OpenAI wants to take elements of OpenClaw’s approach but “package it in a way where everyone would be able to benefit from an always-on personal agent” and, hopefully, have much better security and safeguards, Sottiaux said.

Asked whether OpenAI’s widely-reported internal “Code Red” had changed how his Codex team operated, Sottiaux was dismissive. “[Codex] is a really small team, and we’re firing on all cylinders,” he said. “We’ve been just really saying no to a lot of things from the get-go, and working on things that we think we’re uniquely good at doing, and then shipping continuously.”

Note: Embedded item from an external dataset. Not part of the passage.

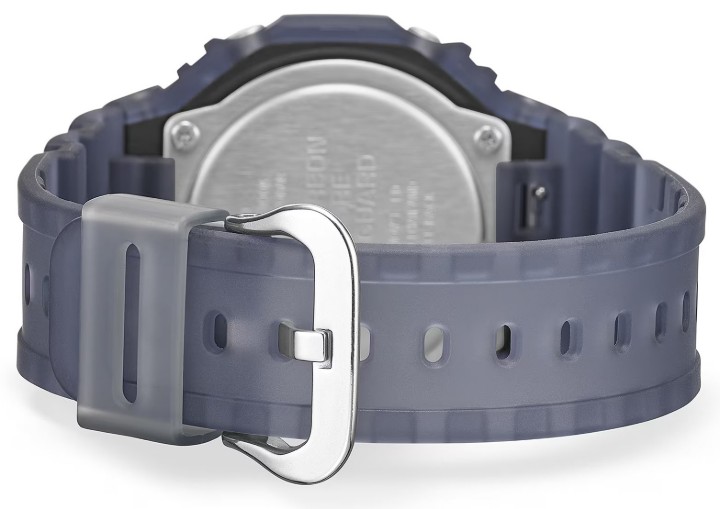 Obrázok z Casio G-Shock Carbon Core Guard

Pentagon controversy eclipses Codex’s breakout

The story around Codex’s surge has been largely eclipsed by the drama surrounding OpenAI’s controversial decision to make a deal with the Pentagon that will allow the Department of War to use OpenAI’s models in classified networks.

The deal, announced on Feb. 28, followed a breakdown of negotiations over a similar contract between the Department of War and Anthropic and hours after Secretary of War Pete Hegseth designated Anthropic a “supply-chain risk” in retaliation for Anthropic’s insisting that it would not sign a contract without specific limitations on the military using its Claude models for mass surveillance of Americans or to control autonomous weapons.

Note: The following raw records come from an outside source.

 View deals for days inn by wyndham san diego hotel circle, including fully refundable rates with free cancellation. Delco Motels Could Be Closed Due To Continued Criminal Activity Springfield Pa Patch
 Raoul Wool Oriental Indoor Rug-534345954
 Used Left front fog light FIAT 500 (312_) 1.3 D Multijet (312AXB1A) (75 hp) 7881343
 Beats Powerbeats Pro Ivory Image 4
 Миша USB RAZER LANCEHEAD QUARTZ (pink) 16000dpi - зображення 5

OpenAI CEO Sam Altman had previously said he supported Anthropic’s red lines and he said that the company’s own contract with the Department of War included language designed to create the same limits, but legal experts questioned how effective that language would be. Altman later acknowledged the contract was “opportunistic and sloppy,” and the company has since renegotiated parts of the agreement.

In the meantime, however, OpenAI has faced criticism from many quarters, including from among its own employees. Some have called for a consumer boycott of OpenAI’s ChatGPT product and Anthropic’s Claude has surged past ChatGPT to become the No. 1 free app on Apple’s App Store, propelled by an online campaign urging users to switch.

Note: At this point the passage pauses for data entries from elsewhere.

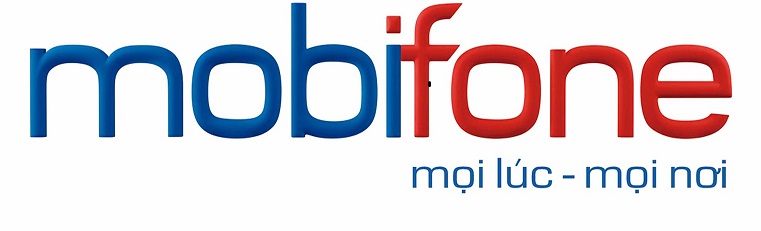 fone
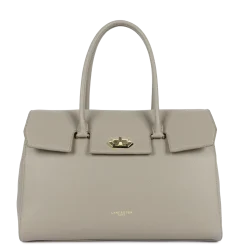 Hot Très grand sac cabas épaule Femme Sacs Cabas|Sacs Porté Épaule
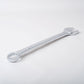POWER HOUSE WRENCH CHROME VANADIUM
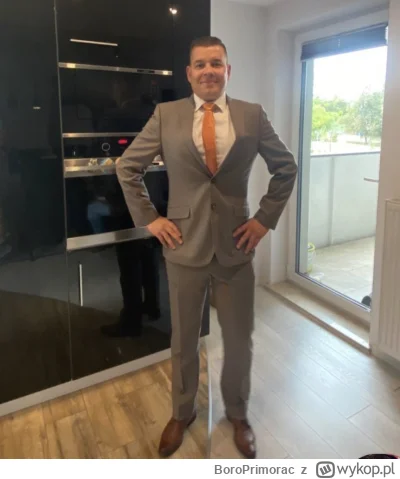 BoroPrimorac - Ja już gotowy na mecz wielkiego Arsenalu 

#mecz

Whether this consumer revolt is translating into any meaningful attrition among developers using Codex is not clear, however. App store rankings reflect downloads of consumer chatbot apps—a different market from the professional developer audience that drives Codex usage.

News of OpenAI’s Codex’s growth also comes amid reports of surging business adoption for Anthropic’s products. Data released by Ramp, a software company that handles expense management, show that Anthropic’s marketshare of business AI chatbot invoices has climbed to more than 60% in February, from just over 10% a year earlier. Meanwhile, Ramp’s figures showed OpenAI’s business marketshare falling to about 35%, down from almost 90% the year before. Anthropic CEO Dario Amodei also told a conference this week that his company was operating at a $19 billion annualized revenue run rate, a figure that climbed by $6 billion in February.

It is unclear if OpenAI’s reported momentum for Codex can help arrest any decline in other areas of its business or reverse the narrative that it is losing enterprise marketshare to Anthropic.